Researchers have created the first known generative AI worm, capable of spreading through interconnected AI systems and potentially wreaking havoc on a massive scale.

Led by a team from Cornell Tech comprised of Ben Nassi, Stav Cohen and Ron Bitton, the project is dubbed "Morris II" - referencing the notorious Morris computer worm that spread on internet in 1988.

Their findings demonstrate how Morris II can exploit a generative AI email assistant, siphoning data from emails and sending spam - even bypassing some security measures in popular AI systems like ChatGPT and Gemini.

Large language models (LLMs), the backbone of generative AI, are increasingly becoming multimodal, capable of generating not just text, but also images and video.

LLMs typically function by processing prompts - text instructions that guide the system in generating responses or creating content. However, these prompts can be weaponised.

Attack methods include "jailbreaking", bypassing safety protocols and forcing the system to generate harmful or offensive content, and dialogue poisoning, in which the attacker manipulates the LLM to follow a sequence of instructions. LLMs can also leak the private data they may have been trained on.

The researchers say they created Morris II through a novel technique known as "adversarial self-replicating prompt," which tricks the AI model into generating another prompt as part of its response.
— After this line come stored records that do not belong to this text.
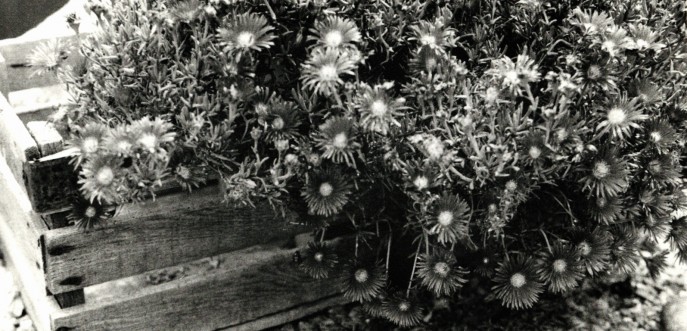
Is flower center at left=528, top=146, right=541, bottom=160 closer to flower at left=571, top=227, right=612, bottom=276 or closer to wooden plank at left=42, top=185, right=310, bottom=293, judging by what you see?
flower at left=571, top=227, right=612, bottom=276

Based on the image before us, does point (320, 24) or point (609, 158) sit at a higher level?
point (320, 24)

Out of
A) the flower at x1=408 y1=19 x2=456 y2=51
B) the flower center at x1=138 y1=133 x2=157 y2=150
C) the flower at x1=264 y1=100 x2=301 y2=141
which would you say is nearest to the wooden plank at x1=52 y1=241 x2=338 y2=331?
the flower at x1=264 y1=100 x2=301 y2=141

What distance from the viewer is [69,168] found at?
1804 millimetres

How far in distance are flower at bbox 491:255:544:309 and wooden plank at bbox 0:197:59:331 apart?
1.19 metres

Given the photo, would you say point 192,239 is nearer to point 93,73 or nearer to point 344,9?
point 93,73

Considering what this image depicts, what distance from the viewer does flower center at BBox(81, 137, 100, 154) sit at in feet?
4.91

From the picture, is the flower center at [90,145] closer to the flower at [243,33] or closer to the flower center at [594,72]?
the flower at [243,33]

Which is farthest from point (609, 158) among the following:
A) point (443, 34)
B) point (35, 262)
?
point (35, 262)

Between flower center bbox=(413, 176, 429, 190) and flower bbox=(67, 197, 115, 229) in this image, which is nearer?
flower center bbox=(413, 176, 429, 190)

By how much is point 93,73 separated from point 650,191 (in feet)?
4.59

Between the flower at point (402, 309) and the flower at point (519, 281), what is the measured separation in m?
0.24

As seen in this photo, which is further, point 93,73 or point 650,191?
point 650,191

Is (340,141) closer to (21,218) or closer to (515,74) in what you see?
(515,74)

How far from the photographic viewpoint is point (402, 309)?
6.46 feet
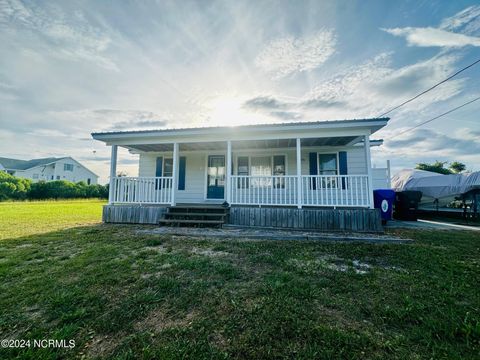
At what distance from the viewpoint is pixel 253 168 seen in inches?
358

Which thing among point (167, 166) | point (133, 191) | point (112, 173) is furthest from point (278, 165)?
point (112, 173)

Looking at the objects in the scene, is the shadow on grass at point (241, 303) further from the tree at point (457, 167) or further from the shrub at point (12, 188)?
the tree at point (457, 167)

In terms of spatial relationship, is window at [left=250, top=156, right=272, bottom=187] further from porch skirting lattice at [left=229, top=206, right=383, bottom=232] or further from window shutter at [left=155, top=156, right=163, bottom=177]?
window shutter at [left=155, top=156, right=163, bottom=177]

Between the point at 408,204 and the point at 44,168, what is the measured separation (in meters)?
47.4

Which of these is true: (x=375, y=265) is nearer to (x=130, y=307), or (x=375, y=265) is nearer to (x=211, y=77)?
(x=130, y=307)

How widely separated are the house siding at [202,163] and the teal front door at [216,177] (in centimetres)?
21

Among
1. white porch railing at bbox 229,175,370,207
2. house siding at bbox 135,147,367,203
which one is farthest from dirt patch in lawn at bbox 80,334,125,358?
house siding at bbox 135,147,367,203

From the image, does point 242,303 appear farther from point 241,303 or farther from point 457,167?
point 457,167

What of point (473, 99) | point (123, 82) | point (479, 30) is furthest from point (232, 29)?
point (473, 99)

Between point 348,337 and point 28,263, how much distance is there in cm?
477

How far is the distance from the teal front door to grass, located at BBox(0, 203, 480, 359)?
5148mm

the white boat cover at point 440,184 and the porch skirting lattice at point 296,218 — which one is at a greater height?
the white boat cover at point 440,184

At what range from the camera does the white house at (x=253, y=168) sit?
6.51 metres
This tactic, akin to traditional cyberattacks like SQL injection, poses a significant threat to the integrity of AI systems.

To demonstrate the worm's capabilities, the researchers built an email system that interacts with generative AI systems like ChatGPT, Gemini and the open-source LLaVA model.
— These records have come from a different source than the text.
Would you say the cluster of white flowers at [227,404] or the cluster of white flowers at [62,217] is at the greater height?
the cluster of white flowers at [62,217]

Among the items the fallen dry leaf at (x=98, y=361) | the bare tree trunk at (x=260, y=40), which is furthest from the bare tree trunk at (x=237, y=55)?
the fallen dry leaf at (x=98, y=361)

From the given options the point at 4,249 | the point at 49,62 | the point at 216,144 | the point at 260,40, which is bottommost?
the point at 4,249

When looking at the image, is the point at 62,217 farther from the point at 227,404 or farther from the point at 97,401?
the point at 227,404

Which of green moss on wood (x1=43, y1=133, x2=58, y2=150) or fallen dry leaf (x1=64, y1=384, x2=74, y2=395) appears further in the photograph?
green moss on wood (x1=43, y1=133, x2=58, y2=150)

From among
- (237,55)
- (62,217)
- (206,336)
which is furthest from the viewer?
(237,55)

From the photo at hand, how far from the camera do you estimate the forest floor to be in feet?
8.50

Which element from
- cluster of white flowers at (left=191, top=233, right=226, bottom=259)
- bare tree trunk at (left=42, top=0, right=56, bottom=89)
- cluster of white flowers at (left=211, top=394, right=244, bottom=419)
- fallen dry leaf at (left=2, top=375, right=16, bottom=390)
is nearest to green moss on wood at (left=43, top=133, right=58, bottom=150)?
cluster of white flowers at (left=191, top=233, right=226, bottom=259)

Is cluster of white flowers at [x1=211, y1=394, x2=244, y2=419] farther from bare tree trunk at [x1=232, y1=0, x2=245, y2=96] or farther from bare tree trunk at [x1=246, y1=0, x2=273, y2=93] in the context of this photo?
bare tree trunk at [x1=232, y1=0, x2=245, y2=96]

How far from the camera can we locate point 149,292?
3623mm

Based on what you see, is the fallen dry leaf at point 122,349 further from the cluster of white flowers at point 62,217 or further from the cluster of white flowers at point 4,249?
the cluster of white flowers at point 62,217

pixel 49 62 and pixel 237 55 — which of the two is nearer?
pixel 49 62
The research team uncovered two methods of exploitation: one using text-based prompts and another embedding malicious prompts within image files.

In one scenario, the researchers simulated an attacker sending an email containing the adversarial prompt. This prompt essentially "poisons" the email assistant's database by leveraging a feature called Retrieval-Augmented Generation (RAG). RAG allows LLMs to access external data sources to enhance their responses. When the email, containing the malicious prompt, is retrieved through RAG and sent to a system like GPT-4 or Gemini Pro for processing, it essentially jailbreaks the AI service, enabling it to steal data from emails.

This stolen data, embedded within the generated response, then infects new systems when used to reply to emails from unsuspecting users.

The second method involves encoding a malicious prompt within an image, turning any image file into a potential carrier for the worm. This enables the compromised email assistant to forward the infected message to other users, further propagating the infection.

Two types of applications might be at risk from a real-world worm similar to Morris II. The first is genAI-powered applications whose execution flow is dependent upon the output of the genAI service. The second type is applications that use RAG.

The researchers say their work is intended "to serve as a whistleblower to the possibility of creating GenAI worms in order to prevent their appearance". They reported their findings to both Google and OpenAI.

OpenAI acknowledged the research, admitting the possibility of vulnerabilities related to user input that hasn't been adequately filtered or checked. The company said it is working to improve system resilience and urged developers to implement methods that safeguard against malicious input.